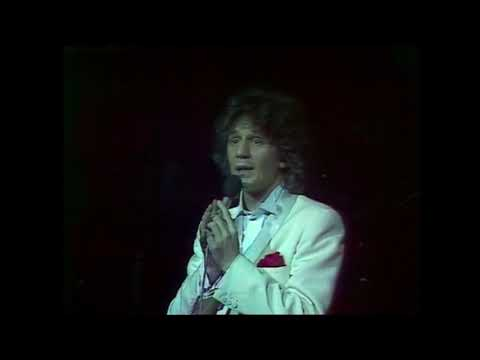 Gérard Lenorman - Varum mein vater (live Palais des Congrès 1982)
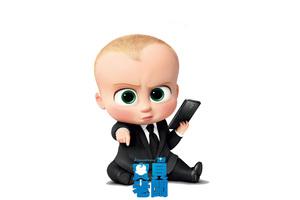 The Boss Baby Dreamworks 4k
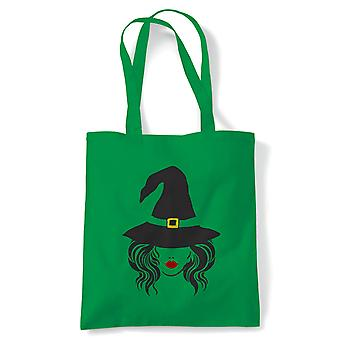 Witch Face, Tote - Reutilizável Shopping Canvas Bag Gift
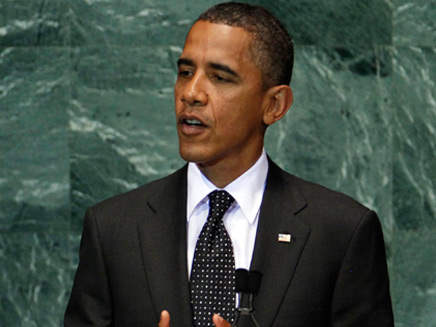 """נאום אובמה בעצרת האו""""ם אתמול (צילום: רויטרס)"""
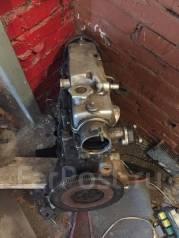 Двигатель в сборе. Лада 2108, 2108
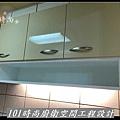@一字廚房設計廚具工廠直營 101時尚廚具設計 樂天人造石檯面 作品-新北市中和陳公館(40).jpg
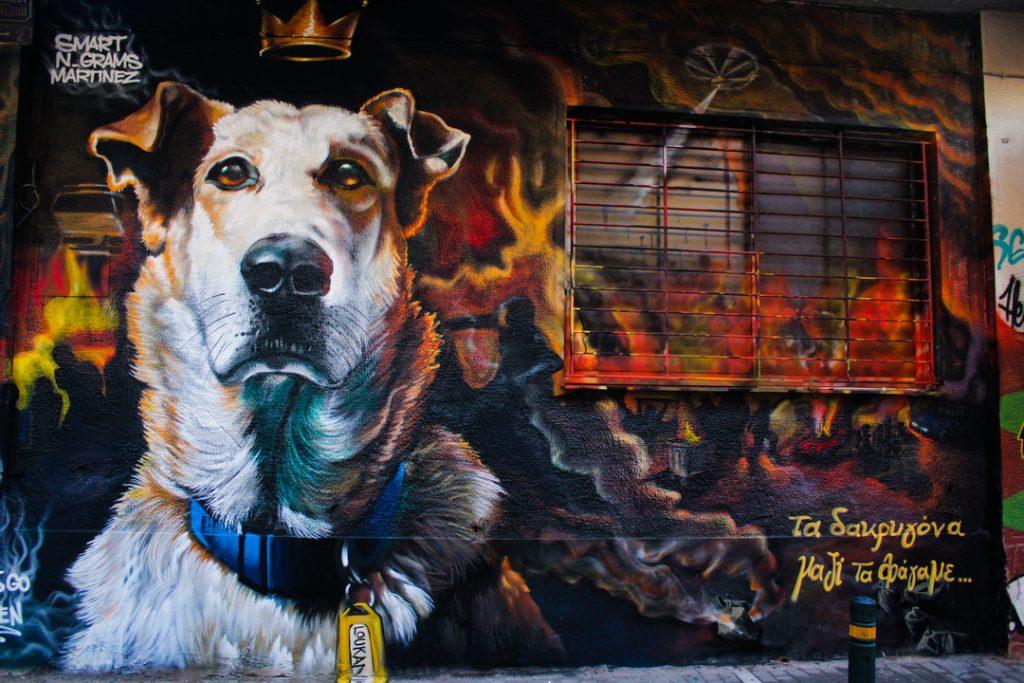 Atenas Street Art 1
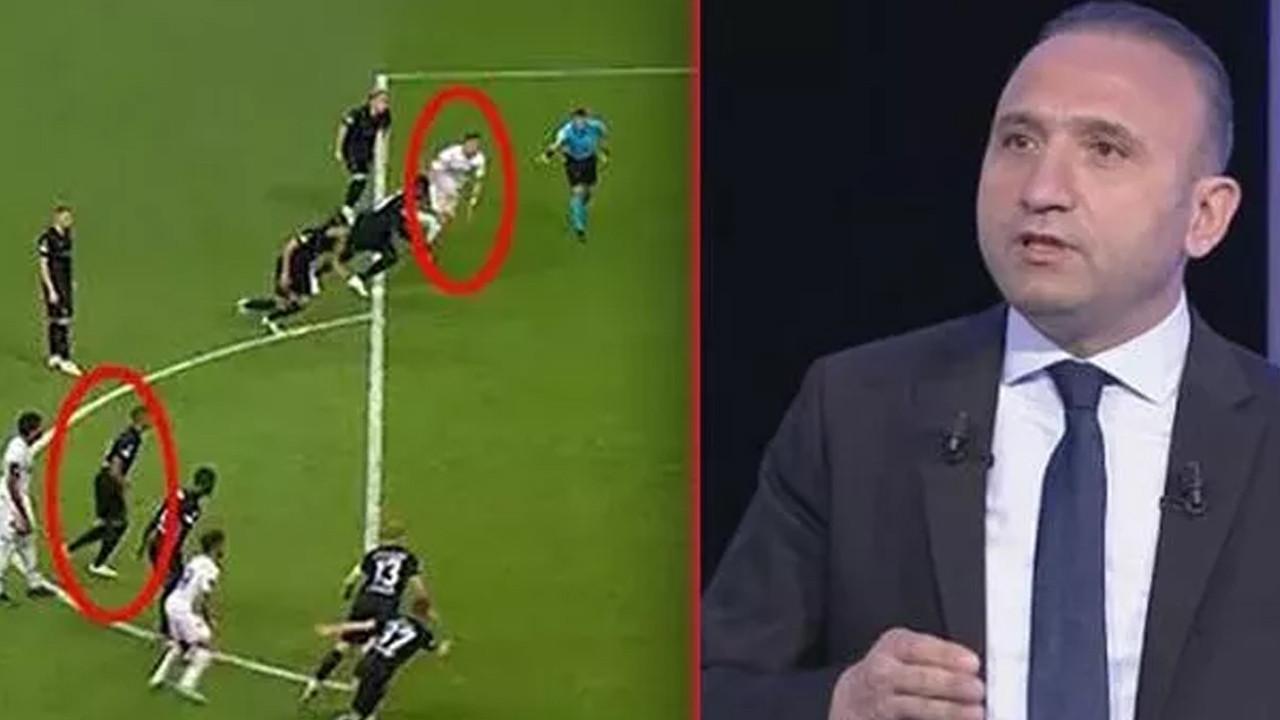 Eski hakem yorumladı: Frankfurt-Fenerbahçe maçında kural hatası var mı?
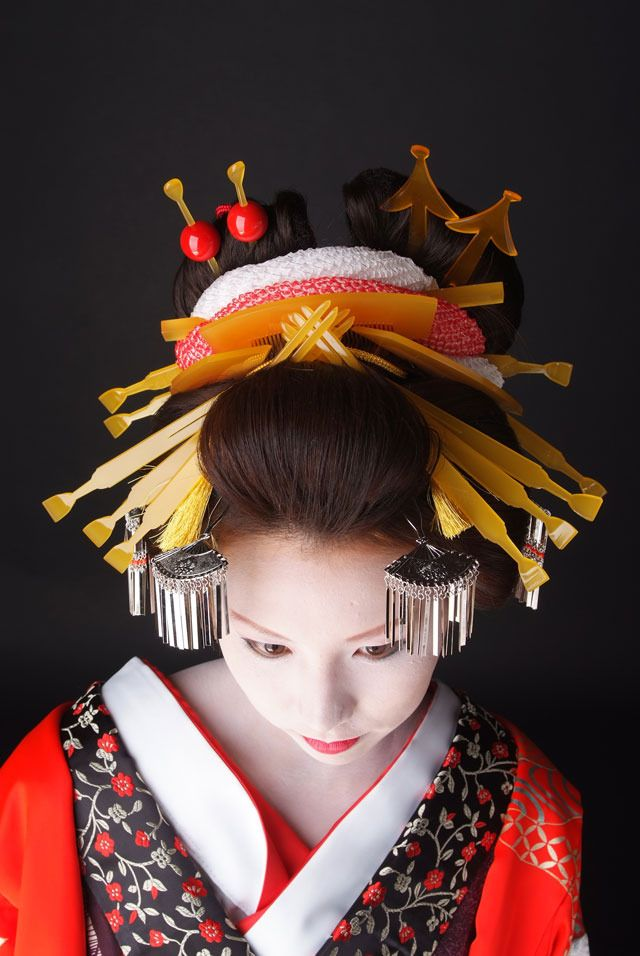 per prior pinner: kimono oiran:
************
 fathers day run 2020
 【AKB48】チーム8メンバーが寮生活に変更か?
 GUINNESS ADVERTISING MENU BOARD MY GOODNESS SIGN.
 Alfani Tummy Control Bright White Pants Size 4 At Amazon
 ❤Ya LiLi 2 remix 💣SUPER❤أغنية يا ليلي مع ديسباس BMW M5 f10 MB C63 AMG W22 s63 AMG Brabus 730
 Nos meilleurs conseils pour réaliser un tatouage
************
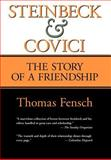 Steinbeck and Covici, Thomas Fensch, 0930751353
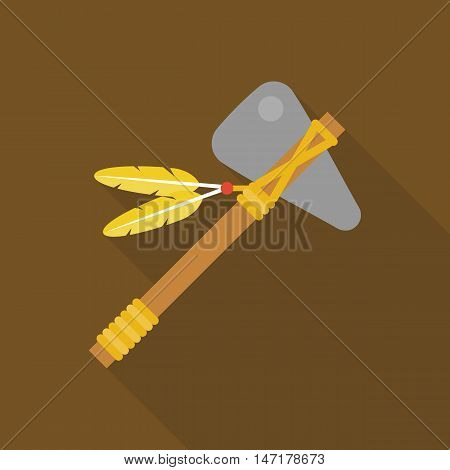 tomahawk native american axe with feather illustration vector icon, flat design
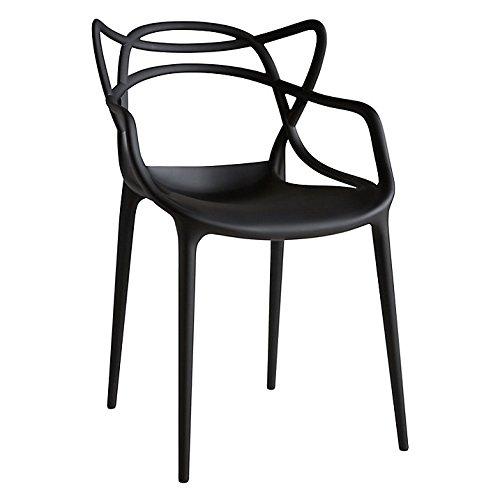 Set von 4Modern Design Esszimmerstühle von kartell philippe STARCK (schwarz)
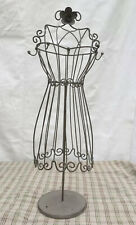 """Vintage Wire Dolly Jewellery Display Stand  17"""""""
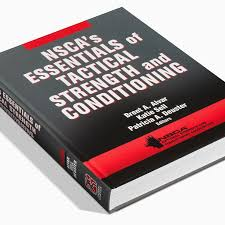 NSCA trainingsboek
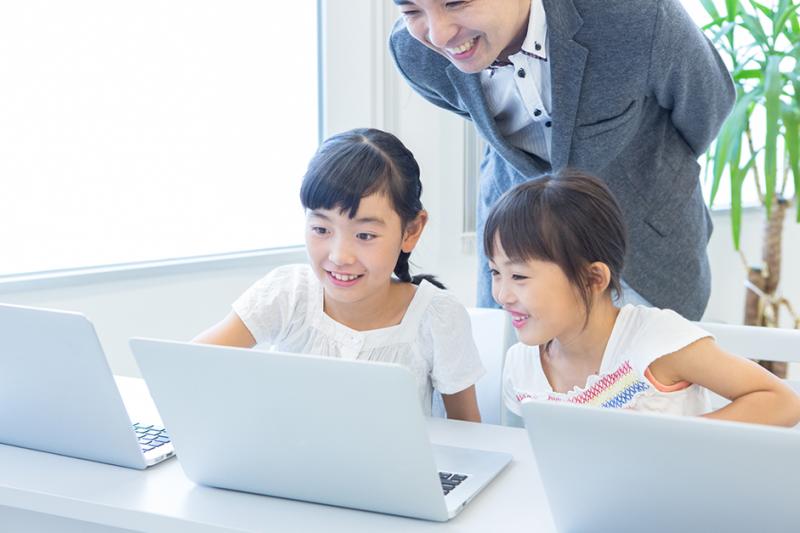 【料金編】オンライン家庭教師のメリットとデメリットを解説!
************
# About this exercise
Word for word, restate the lines above from the one with "Eski hakem yorumladı: Frankfurt-Fenerbahçe" through the one with "per prior pinner: kimono", keeping both ends and dropping the pictures.

# Answer area
 Eski hakem yorumladı: Frankfurt-Fenerbahçe maçında kural hatası var mı?
 per prior pinner: kimono oiran:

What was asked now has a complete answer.